─── Texte fourni ───

« L’eau n’est pas un paysage – c’est la condition de toute vie, la première peau de la terre, le médium de notre devenir », rappelle Julian Charrière. L’artiste franco-suisse, dont le fruit de la carte blanche que lui a donnée la Maison Ruinart a été présenté pendant la Foire Art Basel en juin 2025, souligne ces enjeux dans une exposition inédite. En écho aux flots du Rhin qui coule au pied du bâtiment, Julian Charrière a conçu une traversée puissante qui emporte le visiteur dans les méandres des trois niveaux du Musée Tinguely, à Bâle.
Mêlant des œuvres nouvelles et plus anciennes, souvent conçues en collaboration avec des scientifiques, cette monographie convie à « expérimenter comment l’importance de l’eau s’étend au-delà de la biophysique : comment, de la physique aux géocultures, elle reste omniprésente et complexe, à la fois merveille et énigme; comment la notion même de changement de phase naît dans l’eau – un état conciliant flux, non-linéarité et changement; comment, grâce à elle, les masses d’eau deviennent les frères et sœurs des glaciers et des tempêtes de neige, les parents des brumes et des atmosphères; comment elle lie nos paysages à notre subsistance, à la fois celle de la nourriture et celle de la respiration », résume le musée.

───

= Travail demandé =
a – Dans le texte sur l'exposition de Julian Charrière, dans quel musée et dans quelle ville l'exposition se tient-elle ?
b – Reprenez le texte sur l'exposition de Julian Charrière à la suite de sa dernière phrase.

─── Données brutes ───

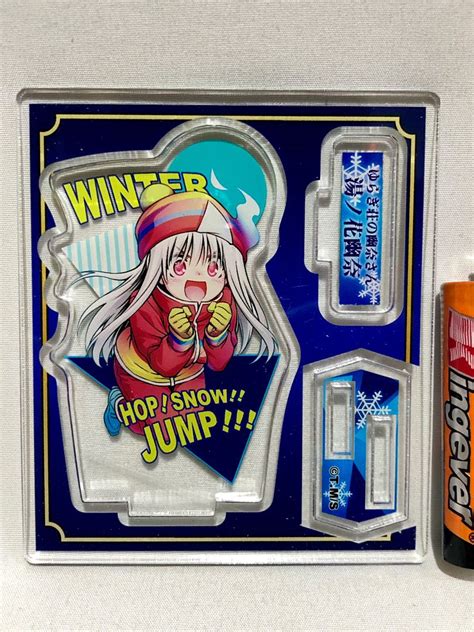 Yuuna And The Haunted Hot Springs Yuragi Sou No Yuuna San Anime Merch Acrylic Standee Jump Festa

───

= Corrigé =
a – Au Musée Tinguely, à Bâle.

b –
UNE EXPÉRIENCE DES PROFONDEURS
Si le qualificatif d’« immersif » est aujourd’hui largement galvaudé, il s’applique ici pleinement. Tout comme celui, autant banalisé, d’« expérience ». En effet, l’artiste plonge d’emblée le visiteur dans les profondeurs inquiétantes et mystérieuses des océans, dans leurs ténèbres aussi. Une grande partie du parcours se déroule à tâtons, dans une pénombre troublante qui pourrait faire penser à une obscurité d’outre-tombe. De cette nuit particulière aux fonds marins, perpétuellement éloignés de toute lumière, qui donne son titre à l’exposition, Julian Charrière fait pourtant remonter la vie.
L’expérience du visiteur est d’abord physique. Dans une salle, l’artiste reproduit le mouvement de la lentille de Fresnel qui a permis d’éclairer l’océan Pacifique à 1 000 mètres de profondeur dans la zone de Clarion-Clipperton, et de filmer la faune adaptée à ces conditions extrêmes de survie. Une région sous-marine du globe riche en métaux précieux, pour l’instant encore non prospectés… Ce film de 2025, Midnight Zone, est l’une des toutes dernières créations de Julian Charrière. Les sons y jouent un rôle majeur, comme souvent dans cette exposition. « Remettant en question l’idée fausse et persistante selon laquelle ces régions sont silencieuses », le film remplit l’oreille des « clics rythmiques des crustacés aux appels harmoniques des poissons, des chants lointains des baleines aux crépitements statiques de la vie microbienne, révélant un environnement où la conversation auditive est aussi vitale que la lumière » qui en est absente.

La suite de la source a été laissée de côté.